I’ve seen a lot of movies about racing cars, from Driven to Days of Thunder, but none have been as involved as Le Mans. Those movies focus on the storyline, actors, and traditional elements, while the racing aspect is left behind at times. The attention is paid to the characters, not the racing aspect and as a result, fans of the sport have been somewhat disappointed. But in Le Mans, the focus is on the race itself, as well as the assorted cars that are involved. This is not a documentary or what not, but the sense of realism is excellent and it feels like you’re in the middle of a real race, which means things can get heated. We have characters and stories behind them, such as Steve McQueen as a racer returning after an accident, as well as another driver who contemplates his place in the sport. I think this movie should appeal more to those interested in the real world kind of race dynamics, since the storyline is thin and in truth, exists just to ensure the race is more intense and emotional, as odd as that might sound. The camerawork is superb and really puts you into the action, as well showing some gorgeous scenery. If nothing else, Le Mans is fun to watch just to see all the cool cars and of course, the crashes. Paramount hasn’t done much with this disc however, so unless you’re a diehard fan, a rental should suffice.
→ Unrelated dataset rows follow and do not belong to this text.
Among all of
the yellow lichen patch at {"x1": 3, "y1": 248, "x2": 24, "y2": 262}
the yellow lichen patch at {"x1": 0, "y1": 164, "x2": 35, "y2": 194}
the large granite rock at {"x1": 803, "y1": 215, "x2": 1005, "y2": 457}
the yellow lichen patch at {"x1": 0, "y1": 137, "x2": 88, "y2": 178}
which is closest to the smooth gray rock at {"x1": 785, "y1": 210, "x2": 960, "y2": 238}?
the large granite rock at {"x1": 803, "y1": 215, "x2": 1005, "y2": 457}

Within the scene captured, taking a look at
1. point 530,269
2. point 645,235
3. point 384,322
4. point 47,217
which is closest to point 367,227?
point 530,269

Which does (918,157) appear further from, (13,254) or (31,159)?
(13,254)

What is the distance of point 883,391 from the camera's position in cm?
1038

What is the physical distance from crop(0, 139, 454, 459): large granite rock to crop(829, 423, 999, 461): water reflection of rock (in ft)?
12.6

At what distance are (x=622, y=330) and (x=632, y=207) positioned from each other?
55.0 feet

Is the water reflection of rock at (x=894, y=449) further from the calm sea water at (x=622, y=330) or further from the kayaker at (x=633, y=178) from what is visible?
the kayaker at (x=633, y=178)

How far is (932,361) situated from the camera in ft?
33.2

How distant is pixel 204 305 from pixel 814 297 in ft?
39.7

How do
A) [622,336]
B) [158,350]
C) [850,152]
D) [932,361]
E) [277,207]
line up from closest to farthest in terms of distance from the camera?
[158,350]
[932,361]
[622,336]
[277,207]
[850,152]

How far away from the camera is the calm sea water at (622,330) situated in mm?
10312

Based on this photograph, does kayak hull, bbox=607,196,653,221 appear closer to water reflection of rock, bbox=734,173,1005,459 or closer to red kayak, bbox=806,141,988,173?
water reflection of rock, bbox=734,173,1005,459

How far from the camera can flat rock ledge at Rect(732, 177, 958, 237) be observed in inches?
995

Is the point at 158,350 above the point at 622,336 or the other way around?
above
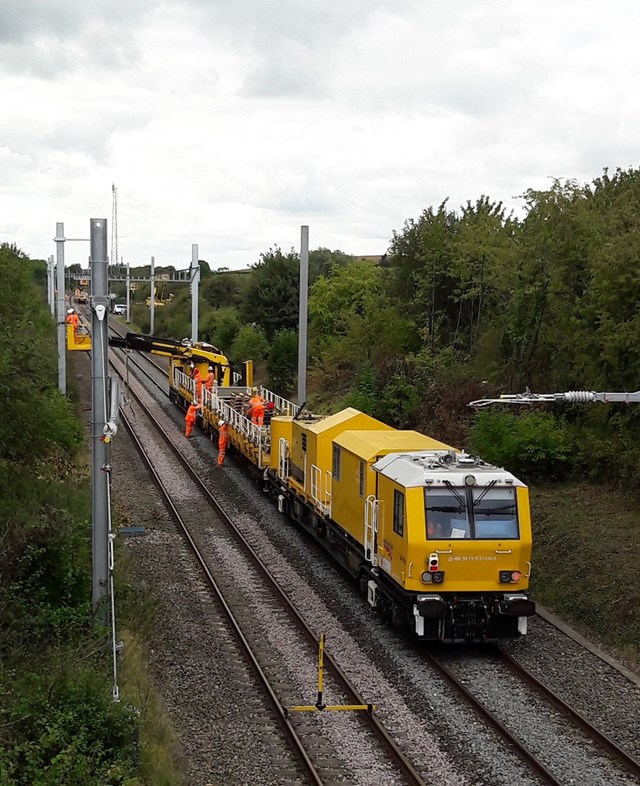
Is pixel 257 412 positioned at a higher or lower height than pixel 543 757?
higher

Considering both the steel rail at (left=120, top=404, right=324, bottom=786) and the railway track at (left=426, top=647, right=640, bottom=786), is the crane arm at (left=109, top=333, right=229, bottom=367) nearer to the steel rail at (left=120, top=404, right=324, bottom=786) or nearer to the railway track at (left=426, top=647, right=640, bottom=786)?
the steel rail at (left=120, top=404, right=324, bottom=786)

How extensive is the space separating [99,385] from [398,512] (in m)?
4.98

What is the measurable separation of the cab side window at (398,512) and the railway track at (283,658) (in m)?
2.17

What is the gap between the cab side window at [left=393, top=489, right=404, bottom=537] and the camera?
46.9 feet

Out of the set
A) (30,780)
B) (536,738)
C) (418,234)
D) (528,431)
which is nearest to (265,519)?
(528,431)

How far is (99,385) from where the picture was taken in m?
12.3

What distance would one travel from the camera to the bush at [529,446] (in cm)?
2169

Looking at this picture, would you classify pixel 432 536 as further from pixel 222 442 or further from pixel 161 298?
pixel 161 298

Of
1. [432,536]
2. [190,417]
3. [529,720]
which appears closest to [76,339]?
[190,417]

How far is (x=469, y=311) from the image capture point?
3609 cm

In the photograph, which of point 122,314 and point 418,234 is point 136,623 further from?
point 122,314

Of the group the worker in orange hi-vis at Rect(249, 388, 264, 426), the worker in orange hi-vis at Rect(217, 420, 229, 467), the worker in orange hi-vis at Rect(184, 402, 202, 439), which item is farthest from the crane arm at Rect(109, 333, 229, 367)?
A: the worker in orange hi-vis at Rect(249, 388, 264, 426)

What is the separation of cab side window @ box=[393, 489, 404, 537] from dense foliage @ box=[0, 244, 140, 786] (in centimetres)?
467

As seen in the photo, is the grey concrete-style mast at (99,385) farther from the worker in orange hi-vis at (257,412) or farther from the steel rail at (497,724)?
the worker in orange hi-vis at (257,412)
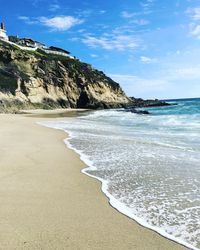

As we all know that he loved to drive cars, it should come as no surprise that Steve McQueen was involved in this project. He was in some of the greatest chases in all of cinema, including the incomparable Bullit. As such, you know he was highly interested in Le Mans, since the race is one of the world’s most famous ones. And since the event yields itself to a cinematic presence quite well, it was only time before a movie was produced. Le Mans was shot on location in France, as some of the world’s greatest drivers were assembled to take on the eight and a half mile course, with cameras mounted on their cars, of course. McQueen was a gifted driver in his own right, so when it came time for his character to get behind the wheel, he was able to do much of that work himself, which enhances the experience. All too often, you can tell when stuntmen are used, but when you can tell its the real actor, that adds a lot to the realism. So his acting skills aren’t pushed much here, but he balances it out with his skills behind the wheel. Other films with McQueen include The Thomas Crown Affair, The Magnificent Seven, The Great Escape, Papillon, The Towering Inferno, and The Sand Pebbles. The cast also includes Elga Andersen (Sex Power, The Twilight Girls), Siegfried Rauch (Contamination, The Big Red One), Luc Merenda (Torso, Sisters of Satan), and numerous international racing stars.
Video: How does it look?
Le Mans is presented in 2.35:1 anamorphic widescreen. I’ve found Paramount catalog releases to be a mixed assortment. Some have superb visual efforts, while others have a worn, marginal appearance. The image here is quite impressive, with a much cleaner and more refined presence than expected. I compared this new transfer to the laserdisc and there’s on contest, this one is a massive improvement. The framing is enhanced, so the visuals look as intended this time and the image has much more depth. The print is clean and in good condition, while colors seem bright and bold throughout. No troubles with contrast either, as black levels seem well balanced and accurate in all scenes. In the end, we have a terrific new transfer for an older catalog title, so kudos to Paramount on their work here.
Audio: How does it sound?
A new Dolby Digital 5.1 option is found here and while it is by no means dynamic, the added presence is effective. As with a lot of 70s productions, this one has some rough spots in the audio, but it seems to be common with releases from that decade and as such, I think we can overlook those minor flaws. The surround presence is well done, with some nice touches during the race, such as engines roaring and tires screeching. The crashes yield some cool noises too, all of which are handled with skill in this new soundtrack. No troubles with dialogue either, as vocals are smooth and crisp at all times. This disc also includes a 2.0 surround option and a French language track, as well as English subtitles.
Supplements: What are the extras?
This disc includes no bonus materials.